I shot PSE bows for many years. Never had any problems and took deer with all of them. Shot an Onieda bow for one season. Sold it promptly. Sounded like a rifle going off and was very heavy. Started out on a Bear Whitetail. I used to shoot squirrels with it at 25 yards all the time in my back yard using fingers and KMart arrows! Graduated to the Bear Whitetail II. Same thing but was a bit harder to shoot with fingers as it was a bit shorter axle to axle. I now shoot a Mathews Q2@70lbs 30" draw a Scott caliper release, string loop, Fletcher Tru-Peep, Gloden Key Futura Premier rest, and an X-Ring stabilizer. yes it is expensive, but it is the first bow that "fit" me well enough to stop trying to find one that was easier for me to shoot accurately.. Interestingly enough I gave my brother my 1 year old PSE Thunderbolt LC and I shot very well with that bow but I disliked the lower brace height. He shoots it very well also.
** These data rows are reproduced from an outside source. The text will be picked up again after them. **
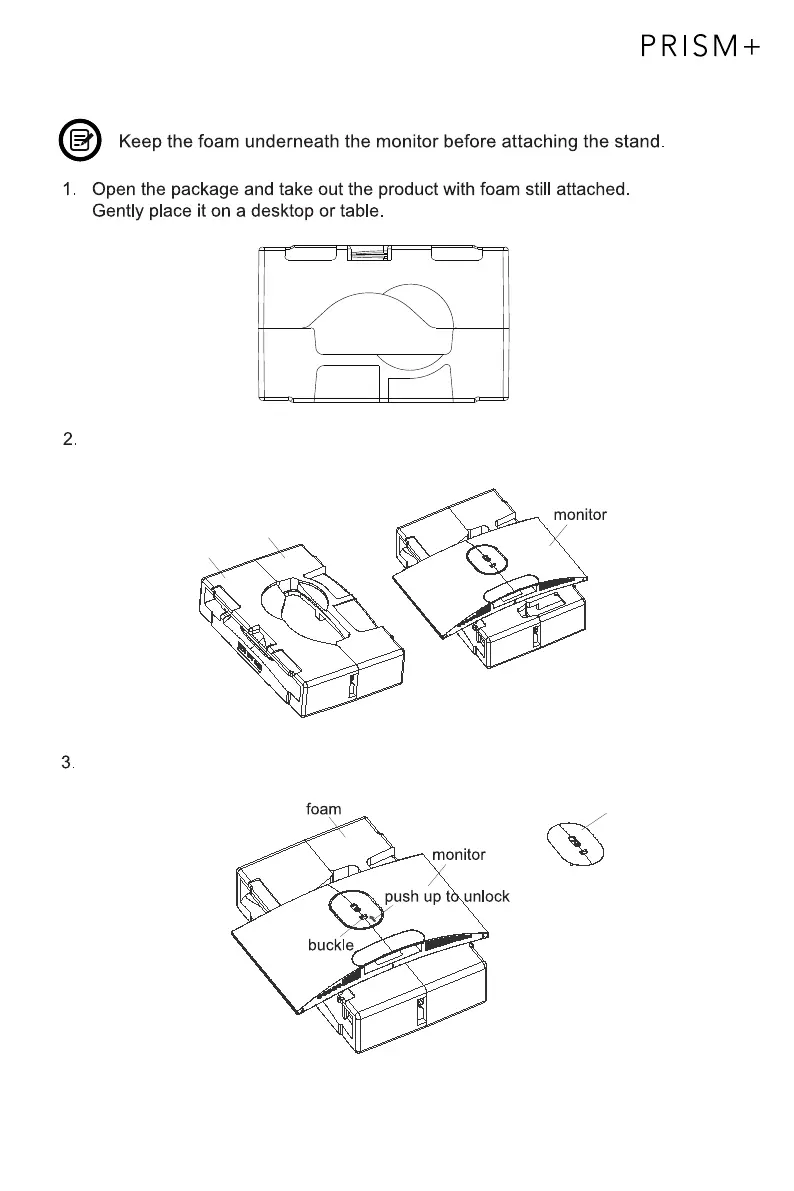 PRISM+

Keep the foam underneath the monitor before attaching the stand.

1. Open the package and take out the product with foam still attached. Gently place it on a desktop or table.

2.

monitor

3.

foam

monitor

push up to unlock

buckle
My best advice is to go to a pro shop and give the guy your price range and try every bow in that arena. You are gonna hear all the stuff like Hoyt blows, Mathews is better, Martin is great Pearson sux, Jennings rules, Golden Eagle is shit and vice versa. Don't listen to ANY of it. Every manufacturer out ther makes a quality bow nowadays and they are all capable of outshooting the beginning archer and all good enough to take deer at all practical archery ranges with ease(practice not witholding).
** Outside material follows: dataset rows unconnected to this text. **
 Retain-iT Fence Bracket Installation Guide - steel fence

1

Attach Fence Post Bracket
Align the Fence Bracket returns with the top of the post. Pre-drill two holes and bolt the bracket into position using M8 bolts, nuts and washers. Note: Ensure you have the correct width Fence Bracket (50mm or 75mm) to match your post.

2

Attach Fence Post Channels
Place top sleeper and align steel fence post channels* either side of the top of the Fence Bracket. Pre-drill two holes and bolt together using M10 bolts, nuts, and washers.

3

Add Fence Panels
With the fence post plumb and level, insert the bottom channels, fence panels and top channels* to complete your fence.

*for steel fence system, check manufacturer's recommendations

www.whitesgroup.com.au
I do have some suggestions. First buy a package deal if you must but unless you get a good sight and rest you might as well upgrade. Get carbon arrows if possible. Trust me. A beginner with go through a dozen aluminums in short order and carbons are not that expensive anymore. What brand is up to you, I shoot Beman ICS Hunter 400's. Next most important is the rest. If you have a shitty rest that is not adjustable you will have fits getting your arrows to group well, espescially broadheads. The NAP Quicktune 1000 is a great rest and not real expensive at all. Or you can try the Whisker Biskut. My buddy has one and loves it. YMMV. Bottom line is the stuff on the bow is more important sometimes than the bow itself. A shitty rest and you'll never shoot good. Cheap arrows and you'll bend them all to hell real quick. One more thing. Most package deals come with halfway decent sights and that's fine you will have to figure what you like best there, I can't say what the best all around set up because the sight thing is a personal preference. However, you most likely get a cheap stabilizer made from bar stock steel. It serve as only a counter balance and a torque reducer at best. Look into a shock and recoil reducing stabilizer from one of the name brand makers out ther like X-Ring, Sims, etc. These really work and are not gimmick money makers.
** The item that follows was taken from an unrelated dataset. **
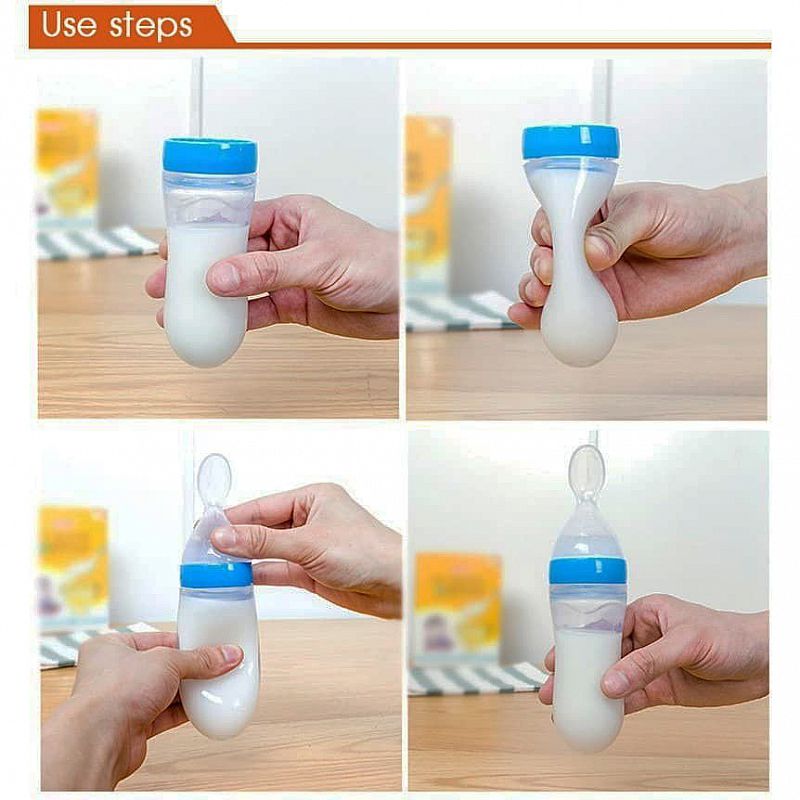 Use steps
Most of all practice as much as possible and become familiar with your equipment to the point where you notice every little detail. This will help you learn what to look for when you get a small noise upon release or a tuning problem that pops up.

Hope this helps.

One more thing. Walk away from any shop that will not let you shoot several models. IM me if you need more info.
Link Posted: 11/18/2003 1:38:16 PM EDT
[Last Edit: 11/18/2003 1:39:34 PM EDT by drjeffallen]
Listen to everything Valkyrie had to say!!!

After you go to the pro shop. Go to your local pawn shop and buy the whole package for 1/4 - 1/3 of the price. The deals on bows at the pawn shop can't be beat.

If you feel guilty, send me the money that you saved.